Personal information
- Born: November 8, 1988 (age 37) San Diego, California, U.S.
- Listed height: 6 ft 9 in (2.06 m)
- Listed weight: 225 lb (102 kg)

Career information
- High school: Crawford (San Diego, California)
- College: Pepperdine (2007–2008); San Diego CC (2008–2009); San Diego State (2009–2011);
- NBA draft: 2011: undrafted
- Playing career: 2011–present

Career history
- 2011: Mobis Phoebus
- 2011–2012: Los Angeles D-Fenders
- 2012: San Antonio Spurs
- 2012: →Austin Toros
- 2012: Rio Grande Valley Vipers
- 2012–2013: Maccabi Tel Aviv
- 2013: Los Angeles D-Fenders
- 2013: Golden State Warriors
- 2013: →Santa Cruz Warriors
- 2013: Chicago Bulls
- 2013–2014: San Antonio Spurs
- 2013–2014: →Austin Toros
- 2014: Utah Jazz
- 2014–2015: Philadelphia 76ers
- 2015: Piratas de Quebradillas
- 2015–2016: Los Angeles D-Fenders
- 2016–2017: Jilin Northeast Tigers
- 2017–2019: Khimki
- 2019: Shanxi Loongs
- 2019–2020: Fenerbahçe
- 2020: Bayern Munich
- 2021: Unicaja
- 2021–2022: Petkim Spor
- 2022–2023: BC Samara
- 2023: Wonju DB Promy
- 2023–2024: Büyükçekmece Basketbol
- 2025: Sagesse Club

Career highlights
- Turkish Cup winner (2020); NBA D-League All-Star (2014); All-NBA D-League First Team (2012); 2× Second-team All-MWC (2010, 2011); MWC All-Defensive team (2011);
- Stats at NBA.com
- Stats at Basketball Reference

= Malcolm Thomas (basketball, born 1988) =

American basketball player (born 1988)

Malcolm Iseiah Thomas (born November 8, 1988) is an American professional basketball player who last played for the Sagesse Club of the Lebanese Basketball League (LBL).

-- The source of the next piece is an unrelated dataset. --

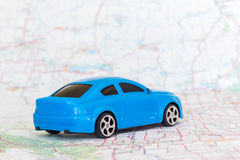Toy car sitting on road map. Little blue toy car sitting on road map Stock Photos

He played college basketball for the San Diego State Aztecs, where he twice earned second-team All-Mountain West Conference (MWC) honors.

==Early life==
Thomas was born in Columbia, Missouri, to his father, also named Malcolm Thomas, and Lori Dawson. His father was an honorable mention All-American basketball player at Missouri and drafted in the sixth round of the 1985 NBA draft by the Los Angeles Clippers.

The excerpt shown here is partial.